PROBLEM TO SOLVE: Can you reproduce verbatim the entries beginning with the line containing "HONDA PILOT EXL 2015 5fnyf3h55fb026414" and continuing through the line containing "Источник напряжения Technical TRX034DR4-100B", with both of those lines included?

GIVEN INFORMATION:

· · · · ·

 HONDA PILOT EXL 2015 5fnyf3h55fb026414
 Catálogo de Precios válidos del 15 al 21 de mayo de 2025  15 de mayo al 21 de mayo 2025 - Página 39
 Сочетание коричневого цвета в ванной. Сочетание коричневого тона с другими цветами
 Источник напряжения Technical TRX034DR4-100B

· · · · ·

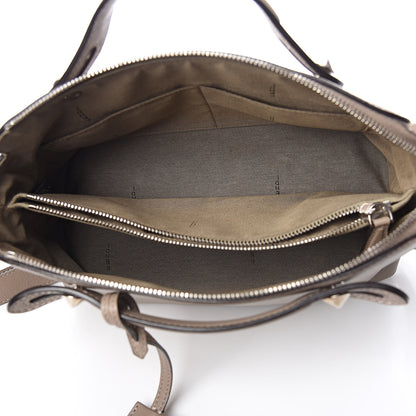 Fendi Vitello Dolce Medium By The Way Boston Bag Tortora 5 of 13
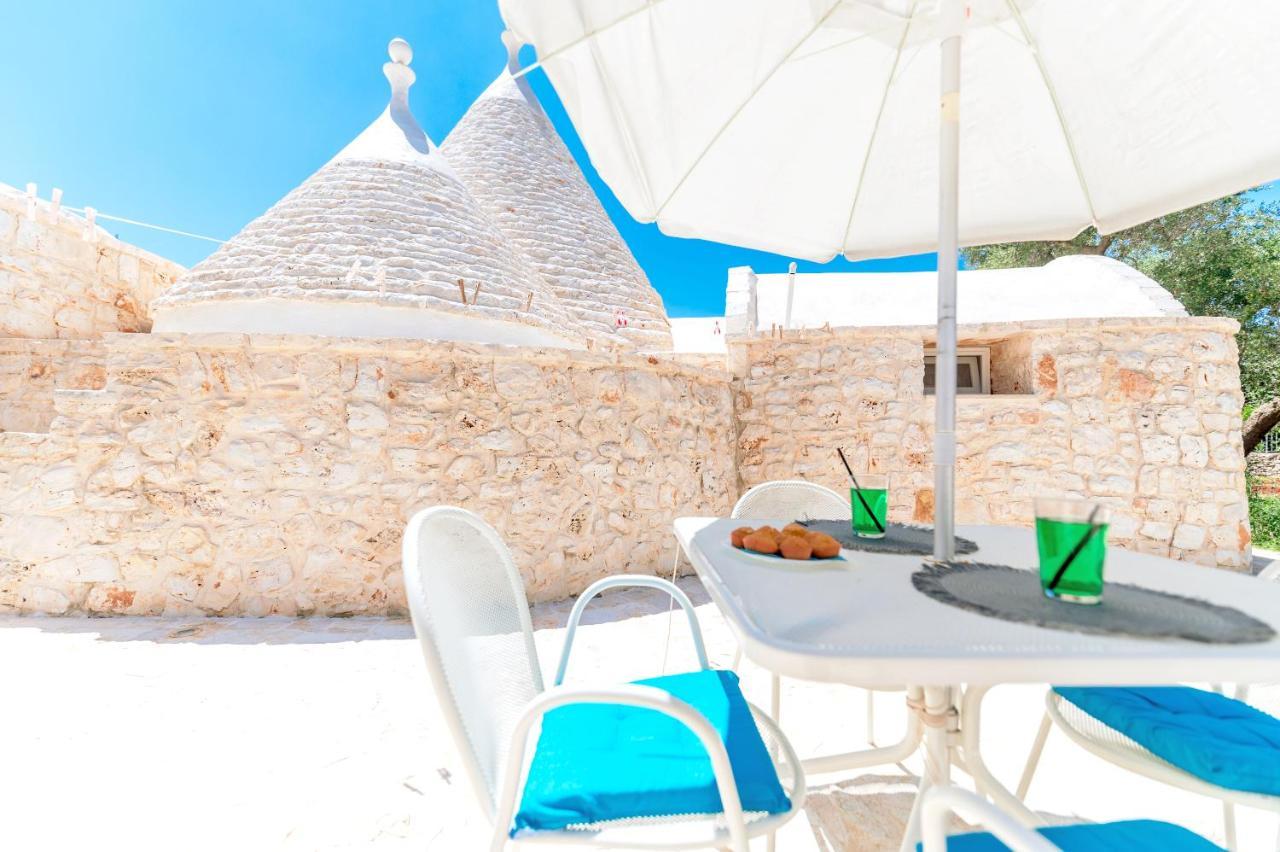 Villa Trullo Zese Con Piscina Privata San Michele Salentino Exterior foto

· · · · ·

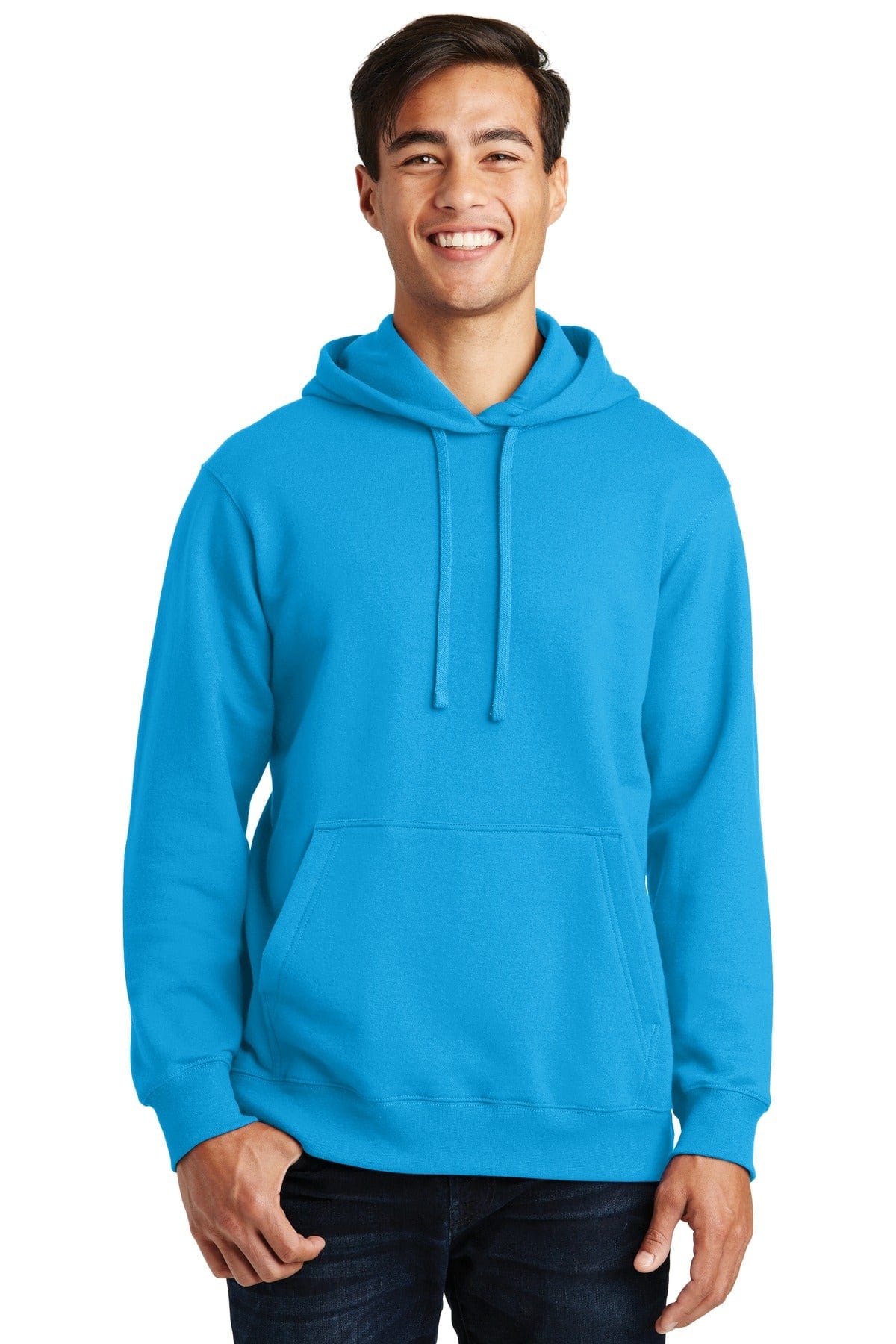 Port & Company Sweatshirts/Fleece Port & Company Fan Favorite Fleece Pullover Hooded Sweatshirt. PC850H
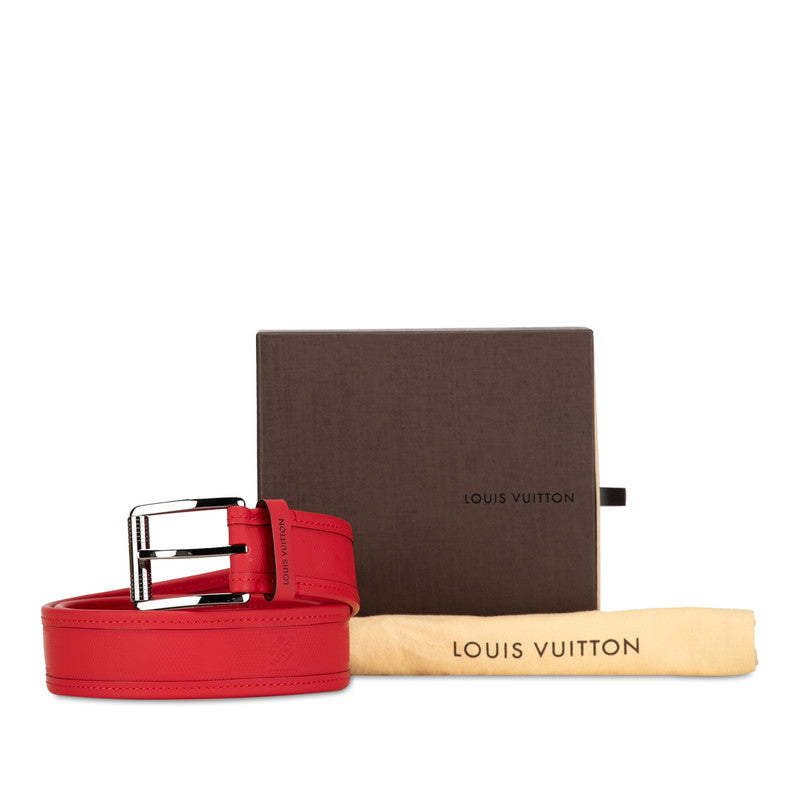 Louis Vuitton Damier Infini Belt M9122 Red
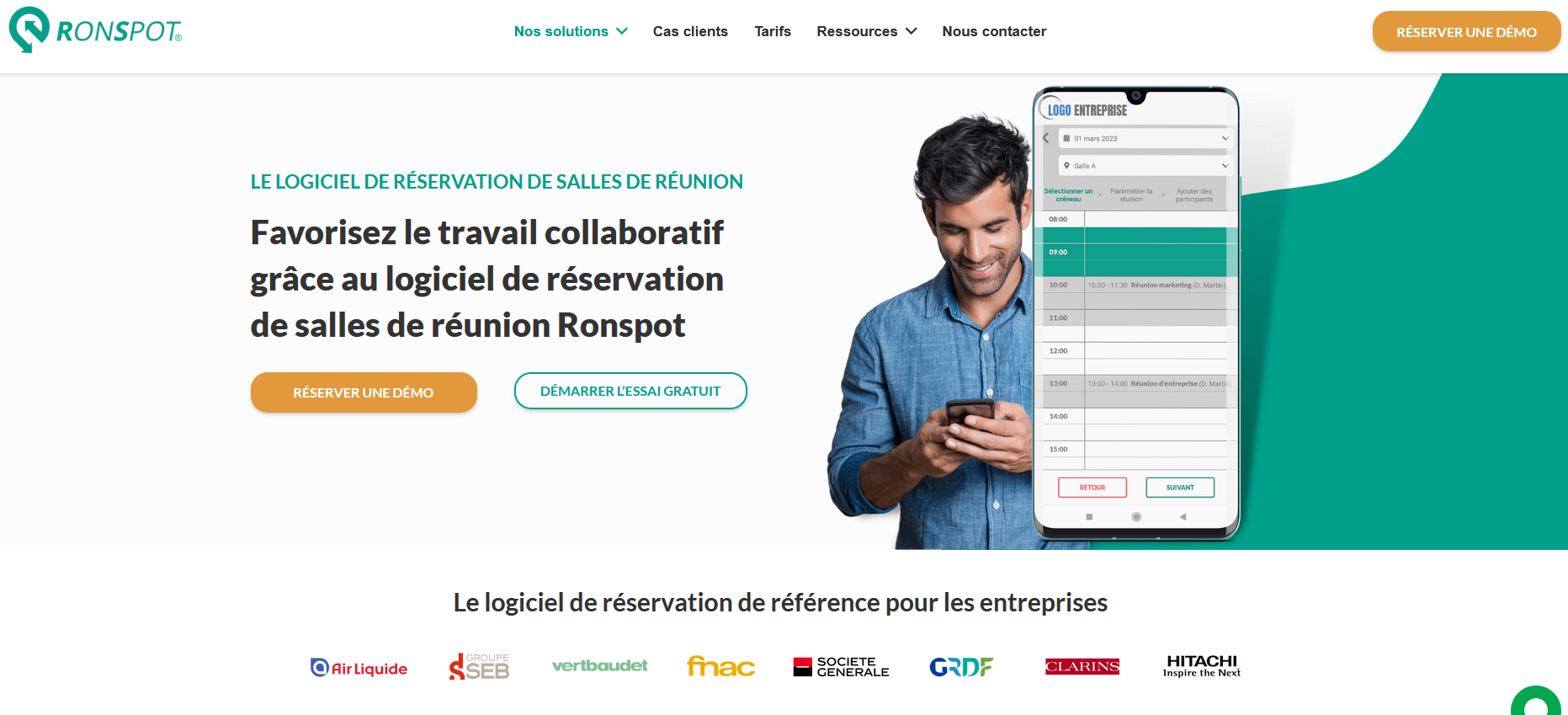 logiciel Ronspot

· · · · ·

SOLUTION FOR THIS PROBLEM:
 HONDA PILOT EXL 2015 5fnyf3h55fb026414
 Catálogo de Precios válidos del 15 al 21 de mayo de 2025  15 de mayo al 21 de mayo 2025 - Página 39
 Сочетание коричневого цвета в ванной. Сочетание коричневого тона с другими цветами
 Источник напряжения Technical TRX034DR4-100B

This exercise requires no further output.